In our self-centered bragging and blaming to obtain our fantasies for “my way”, we’re repeating the foolishness noted in Ecclesiastes: “The eyes are never satisfied with what they see, the ears are never satisfied with what they hear. … I looked on all I’d tried, it was meaningless – a chasing after the wind I never could catch. So I tried to tell myself, there’s no meaning under the sun.” (Eccl 1:8; 2: 11)
Under the sun that yet shines above all the rationalizing and the storm clouds in our fallen hearts and minds, we’re all so easily distracted by superficial sights and sounds that we try to spin into super sights and super sounds. But our souped-up solutions are all still so superficial.
Truth, you see, is based beyond mere sights and sounds. As Paul told Timothy: “No one has ever seen or can see the true God”. (I Tim 6:16) And he told Corinthians: “Fix your eyes on what’s unseen”. (II Cor 4:18) He recalled Isaiah’s words: “No eye has seen, no ear has heard” what God has prepared for those who love him.” (I Cor 2:9; Isa 64:4)
Our own immature and premature imaginations fixate on fantasies that are, indeed, superficialities, and, in no way, are spiritually substantial or sustainable. Even to begin to try to imagine the wideness of God’s limitless loving and mighty imagination for the welfare of all requires God’s revelation not our wishful thinking. We must stop chasing after the winds of change that promise peace but don’t, and can’t, deliver, and seek the winds of God’s Spirit, Who’s always seeking all of us.
Led by myopia, we’re misled. But, in a secure response to God’s deep love, imagination can mature and move us to empathy for others and creative imagination for discovery and stewardship of all of the wonders of God’s gifts.
Besides, don’t we realize that our notions of those we so disturbingly envy, aren’t their own senses of themselves? If we were, who they think they are, we’d be back in the uneasy familiarity of “ourselves”, still stuck in dissatisfaction over self, coveting our mere images of our fellow self-doubters.
Well, nice going, fallen folks! It’s not strange that, all self-centered, self-seeking is still, but “a chasing after the wind” that we never can catch.
But in all of this idolatry of self, we still don’t even begin to catch on to, how monstrously far short we all fall from God’s glorious goals intended for us all. Even as Paul was writing of our deeply sinful condition, he couldn’t refrain from alluding to the life God intends for us. (Rom 3:23)
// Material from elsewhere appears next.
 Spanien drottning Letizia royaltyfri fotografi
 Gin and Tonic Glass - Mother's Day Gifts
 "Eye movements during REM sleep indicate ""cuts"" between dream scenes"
And it’s at this point in our experienced guilt, consequent shame, fear and lame-brained bitterness and hostility, that we’re graciously gifted by God with the opportunity for true self-awareness that, when admitted to ourselves and confessed to God, opens us up to God’s amazing grace.
It’s this deep and abiding grace of God that Christians in Philippi gratefully received. Paul followed up on their new life in Christ. He knew that, now liberated, they could afford what he urged: “If, you have any encouragement from being united with Christ, any comfort from his love, if now, you know the fellowship of God’s Spirit, if there’s any tenderness and compassion, then complete my joy in you by being like-minded, having the same love, being one in spirit and purpose. Do nothing from selfish ambition and boast. Instead, in frank humility, consider others before you get all bogged down in your selves. Look out for the ways of others, as you do your own.
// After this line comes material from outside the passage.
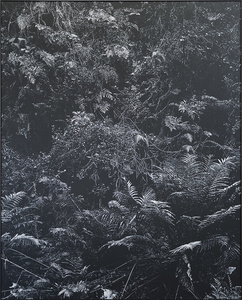 Undergrowth II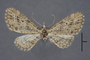 95084 Eupithecia laisata HT d IN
“Your attitude should be that of Christ Jesus: In his very being, God from all eternity. But he didn’t count that as something to cling to for himself. By free choice, he made himself to be nothing, taking on the nature of a slave, and made like a human. Coming to earth as a man, he humbled himself, and became obedient down to death – even death on a cross! For this, God raised him to the highest place and gave him the name, the authority, above every name, so that at the name of Jesus, every knee will bow, in heaven, on earth, and in the world below, and every tongue proclaim: Christ Jesus is Lord, to God the Father’s glory.” (Phil 2:1-11)
If it was for us, as lost sinners, that Christ left eternal intimacy with the Father to come into our sinful world, live a sinless life for us and die in our place, where in this fallen world of ours is there any basis for boasting in self? Where’s there any basis for blaming instead of confessing our own faults and, so, relating to others with earnest empathy and fully affordable forgiveness?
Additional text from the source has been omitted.